_Passage shown_
The part between Chiang Khong and Boten is 270 km long, planned as a seamless highway. The road is a $US 97.000.000 project, financed with a loan from the Asian Development Bank and money from China, Thailand and Laos. The old historical route, which was for long in a very bad condition and not usable in rainy season, is under improvement by Thai and Chinese construction companies.


Image: Bangkok Post. Note: It's not the 3rd, but the 4th bridge

It was originally planned as a circuit project, leading from Chiang Rai in Thailand vie Mae Sai and Tachileik through Burma into China heading further north. But the part leading through Burma is passing in it's northernmost part insurgency territory, what makes the route there impossible. Till now there is no building activity on the route between Chiang Khong and Chiang Rai. This road is partially in no good condition and not broad enough for an increase of big trucks.



"The main export items from Thailand have been automatic data processing machines, rubber, polymers, refined fuels, crude oil, chemical products, rice and tapioca products, whereas the top imported items from China have been computer parts and accessories, electrical machinery, iron and steel products and other metal ores and scraps, household appliances, chemicals, fertiliser and pesticides, fabrics and manufactured articles."

_Source excerpt_
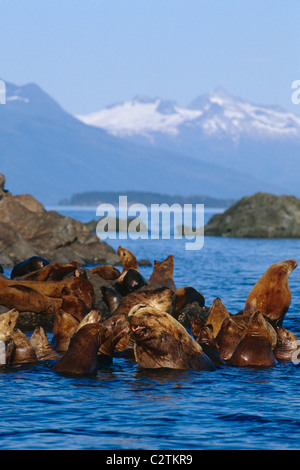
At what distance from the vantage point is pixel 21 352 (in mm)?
13039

_What is being asked_
Go on with the passage about the Chiang Khong–Boten highway from where it stops. The lines play no part in this exercise.

_Answer_
Quotation: readbangkokpost.com/business



Well, big money is playing here. There are high expectations bound to the project. There will be a much more efficient and rapid transport of merchandise and people between China and Laos, Thailand, Vietnam and even parts of Burma. Increased trade, transport, investment, tourism. China's southwest and landlocked province Yunnan finds a good export connection to Southeast Asian markets, until down to Bangkok, Singapore and it's distribution. The Laotion government propagates the project (in combination with the other connections over the Mekong River at Nong Khai, Mukdahan and Nakhon Phanom) as a great developing opportunity for Laos, becoming a hub to all the neighbouring countries. Economic boost for Laos. Some poorer and remote Laotion regions will gain new trade opportunities, enjoying progress in some parts of the country. In general, as it is always said according to such infrastructure projects, it will bring an enhancement of business, employment (more jobs), and number of tourists. But it's not all sunshine. On the other hand there are serious concerns.



There must be 171 families vacated in Laos for the bridge project. Land expropriations have been made. There were compensation payments for land, houses, livestock and farms. Was it a "fair" price for being displaced? Asienreisender couldn't find out much about the details yet. But, normally it's a very poor compensation, if not only mere promise.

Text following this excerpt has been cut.